Excerpted text.
***

# 1985 JCM800 Output transformer repair ?



## Louis (Apr 26, 2008)

Hi guys ,.....I have a blown JCM800 output transformer here and would like
to have it fixed,.....anyone knows someone in Canada that could do this ?

Thanks


----------



## greco (Jul 15, 2007)

You might want to contact Hammond Mfg. in Guelph, ON.
If they don't offer the service, they should be able to make some suggestions.

Good Luck with repair/rebuild!


----------



## Budda (May 29, 2007)

Any reason not to just replace it?

A new hammond was around $130 a few years ago. I imagine a repair would easily double that due to bench rate and time.


----------



## Lincoln (Jun 2, 2008)

$120 at Next Gen!

Hammond 1750N


----------



## StevieMac (Mar 4, 2006)

If it's a question of maintaining value on the amp, I'd advise simply replacing it and hanging onto the original unit for resale down the line. In most cases, repairing a blown transformer doesn't restore value on an amp as it becomes "non-original" at that point. Just a thought...


----------



## nonreverb (Sep 19, 2006)

You can have it rewound by Mercury Magnetics....it will cost you a fortune though.


----------



## pipestone62 (Nov 14, 2013)

Louis said:


> Hi guys ,.....I have a blown JCM800 output transformer here and would like
> to have it fixed,.....anyone knows someone in Canada that could do this ?

***

Problem set.
1. In the JCM800 transformer thread, what price is given for the Hammond 1750N at Next Gen?
2. Return the passage of the JCM800 transformer thread starting at "Hammond 1750N" and ending at "Just a thought...".
Answer using only the JCM800 transformer thread.

Supplied information.
***

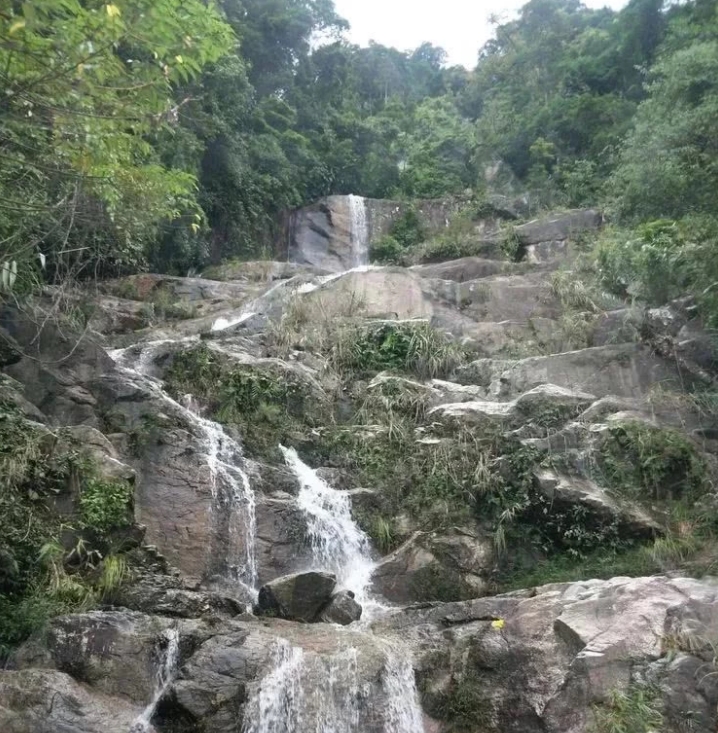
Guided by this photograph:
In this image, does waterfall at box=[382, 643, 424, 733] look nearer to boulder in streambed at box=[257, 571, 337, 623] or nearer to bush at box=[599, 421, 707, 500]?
boulder in streambed at box=[257, 571, 337, 623]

***

Full solutions.
1. $120.

2.
Hammond 1750N


----------



## StevieMac (Mar 4, 2006)

If it's a question of maintaining value on the amp, I'd advise simply replacing it and hanging onto the original unit for resale down the line. In most cases, repairing a blown transformer doesn't restore value on an amp as it becomes "non-original" at that point. Just a thought...